Wednesday 27 January 2016

Re: [emrat:8305] A Daring Young Woman: RTW in 1982-1984

She apparently has adjusted well...



On Wed, Jan 27, 2016 at 4:15 PM, Steve Smith <shmitty74@gmail.com> wrote:
I've always wondered about people who take long trips like that. I don't know how it'd be possible to have any semblance of a normal life in modern society after spending two years doing whatever the hell you want to do. It would be really interesting to hear how these people resume life after trip like that. 

On Wednesday, January 27, 2016, Dan Pilcher <dpilcher@cochamber.com> wrote:

From The Wall Street Journal . . .

 

A Master Builder

The first British woman to ride a motorcycle around the world did so long before the rise of 'adventure touring' gear—so she made her own

 

COOL RUNNING | Elspeth Beard in London, in 1984, shortly after she finished her round-the-world journey. Photo: Peter Orme

AMONG MOTORCYCLE fanatics, Elspeth Beard is something of a legend. She was just 23 when, in 1982, driven in part by wanderlust and the sadness of a recent breakup, she embarked on a 48,000-mile cross-continent journey—becoming the first British woman to ride a motorcycle around the world.

You might think she was the first adventure tourer, too, judging from the photo above of Ms. Beard and her 1974 BMW R60/6 with three large aluminum cargo cases, which she built herself, strapped to its back. At the very least, she was part of a small, far-flung group of long-distance riders who traveled for weeks, months and even years on bikes in the 1980s, decades before "adventure touring" entered the motorcycle lexicon.
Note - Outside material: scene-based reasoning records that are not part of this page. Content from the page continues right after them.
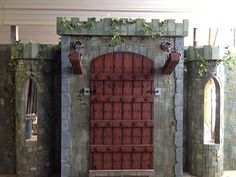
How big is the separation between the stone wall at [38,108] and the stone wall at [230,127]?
3867mm

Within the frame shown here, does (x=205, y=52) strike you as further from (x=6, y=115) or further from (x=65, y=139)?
(x=6, y=115)

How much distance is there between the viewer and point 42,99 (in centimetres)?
622

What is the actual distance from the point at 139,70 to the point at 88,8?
2.74 metres

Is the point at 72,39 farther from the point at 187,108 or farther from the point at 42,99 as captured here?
the point at 187,108

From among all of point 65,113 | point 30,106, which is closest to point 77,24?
point 65,113

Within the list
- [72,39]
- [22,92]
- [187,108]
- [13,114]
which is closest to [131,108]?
[187,108]

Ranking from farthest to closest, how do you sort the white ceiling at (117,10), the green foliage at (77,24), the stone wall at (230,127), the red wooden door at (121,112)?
the white ceiling at (117,10) < the stone wall at (230,127) < the red wooden door at (121,112) < the green foliage at (77,24)

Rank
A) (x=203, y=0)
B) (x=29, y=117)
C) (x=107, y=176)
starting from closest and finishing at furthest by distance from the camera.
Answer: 1. (x=107, y=176)
2. (x=29, y=117)
3. (x=203, y=0)

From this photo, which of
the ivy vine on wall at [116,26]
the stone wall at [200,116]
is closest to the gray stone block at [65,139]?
the ivy vine on wall at [116,26]

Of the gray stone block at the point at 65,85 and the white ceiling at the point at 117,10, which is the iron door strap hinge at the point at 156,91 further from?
the white ceiling at the point at 117,10

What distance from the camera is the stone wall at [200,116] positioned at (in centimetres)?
626

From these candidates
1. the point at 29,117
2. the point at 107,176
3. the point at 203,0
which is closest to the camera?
the point at 107,176

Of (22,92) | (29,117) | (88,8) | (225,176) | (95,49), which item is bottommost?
(225,176)

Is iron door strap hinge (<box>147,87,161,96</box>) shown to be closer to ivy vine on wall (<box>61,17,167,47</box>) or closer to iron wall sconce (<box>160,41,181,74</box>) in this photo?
iron wall sconce (<box>160,41,181,74</box>)
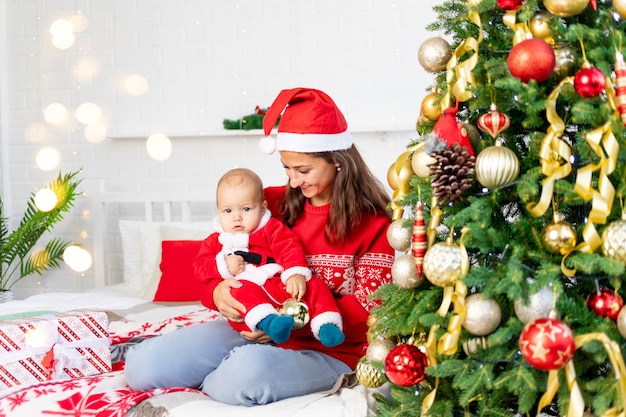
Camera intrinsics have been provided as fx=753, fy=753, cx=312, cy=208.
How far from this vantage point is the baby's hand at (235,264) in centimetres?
188

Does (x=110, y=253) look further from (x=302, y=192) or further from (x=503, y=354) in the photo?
(x=503, y=354)

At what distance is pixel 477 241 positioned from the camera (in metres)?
1.25

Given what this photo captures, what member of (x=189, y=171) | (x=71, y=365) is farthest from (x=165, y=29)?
(x=71, y=365)

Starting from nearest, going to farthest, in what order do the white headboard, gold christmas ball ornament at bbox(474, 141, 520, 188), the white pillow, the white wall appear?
gold christmas ball ornament at bbox(474, 141, 520, 188)
the white pillow
the white wall
the white headboard

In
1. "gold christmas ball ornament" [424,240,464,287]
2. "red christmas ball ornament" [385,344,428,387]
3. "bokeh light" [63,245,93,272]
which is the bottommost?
"bokeh light" [63,245,93,272]

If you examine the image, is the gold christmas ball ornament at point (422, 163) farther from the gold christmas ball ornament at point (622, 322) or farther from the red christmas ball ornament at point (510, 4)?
the gold christmas ball ornament at point (622, 322)

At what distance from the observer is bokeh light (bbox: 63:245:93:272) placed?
3607 millimetres

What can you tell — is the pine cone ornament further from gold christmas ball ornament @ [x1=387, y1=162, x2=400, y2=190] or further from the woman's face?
the woman's face

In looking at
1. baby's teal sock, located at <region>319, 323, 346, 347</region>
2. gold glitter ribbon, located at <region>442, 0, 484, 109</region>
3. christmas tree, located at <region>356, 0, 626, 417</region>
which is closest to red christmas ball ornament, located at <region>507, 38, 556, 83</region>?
christmas tree, located at <region>356, 0, 626, 417</region>

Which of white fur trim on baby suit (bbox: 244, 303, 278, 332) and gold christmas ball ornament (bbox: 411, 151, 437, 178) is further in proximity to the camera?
white fur trim on baby suit (bbox: 244, 303, 278, 332)

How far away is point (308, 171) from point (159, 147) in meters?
1.78

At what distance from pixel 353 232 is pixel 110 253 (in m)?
2.01

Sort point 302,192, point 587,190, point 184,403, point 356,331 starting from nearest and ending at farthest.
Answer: point 587,190 → point 184,403 → point 356,331 → point 302,192

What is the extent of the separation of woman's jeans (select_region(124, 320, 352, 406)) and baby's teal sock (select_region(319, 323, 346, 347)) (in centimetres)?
7
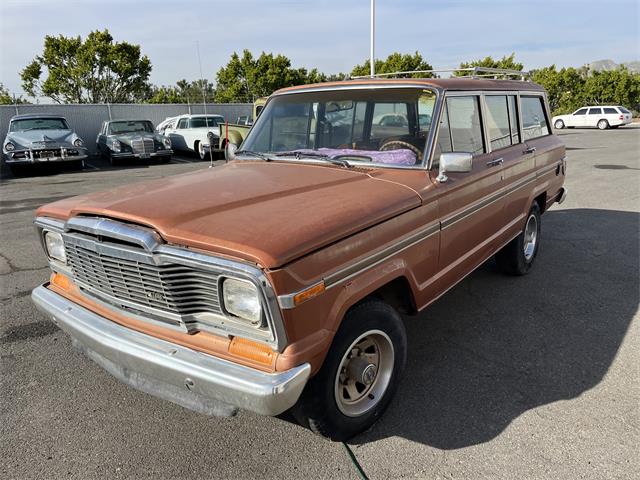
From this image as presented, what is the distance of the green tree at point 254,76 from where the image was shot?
30.8 metres

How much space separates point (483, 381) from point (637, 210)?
6276 mm

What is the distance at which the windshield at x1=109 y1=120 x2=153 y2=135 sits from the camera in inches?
631

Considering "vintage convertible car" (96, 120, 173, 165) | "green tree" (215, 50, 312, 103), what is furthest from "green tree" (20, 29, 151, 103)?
"vintage convertible car" (96, 120, 173, 165)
Ms. Beard's industrial-chic storage resembles the motorcycle luggage made today by Touratech, Metal Mule and others that has become de rigueur on the latest big adventure bikes. But Ms. Beard constructed her own, using a rivet gun to attach aluminum sheets to frames. (Specialized motorcycle luggage gradually evolved from shipping crates, metal ammunition boxes and other containers that were durable and lockable, but it would take years for aftermarket companies to start selling the big aluminum panniers for large on- and off-road bikes that are fashionable today.)

'She built her cargo cases herself, using a rivet gun to attach aluminum sheets to frames.'

Much of the gear now associated with adventure touring—like reflective jackets and pants made of high-tech textiles, electrically heated base layers and satellite navigation systems—were not available in shops at the time. Ms. Beard wore a leather jacket, layers of wool and cotton to ward off the chill and oiled pants that she called "bloody awful." She carried foldout maps, and built lots of flexibility into her travel plans. "A trip like that has to be open-ended," she said in an interview. "You don't know if it will take two months or two years."

In fact, it took two years. She did not rush and moved with the seasons to avoid extreme conditions. "I'd go north if the monsoon was south," Ms. Beard said. She left England in October of 1982, and after traveling across the U.S. (with jaunts into Canada and Mexico), Australia, Singapore, Indonesia, Malaysia, Thailand, India, Nepal, Pakistan, Iran and Turkey, she rode back into Europe and reached home in November, 1984.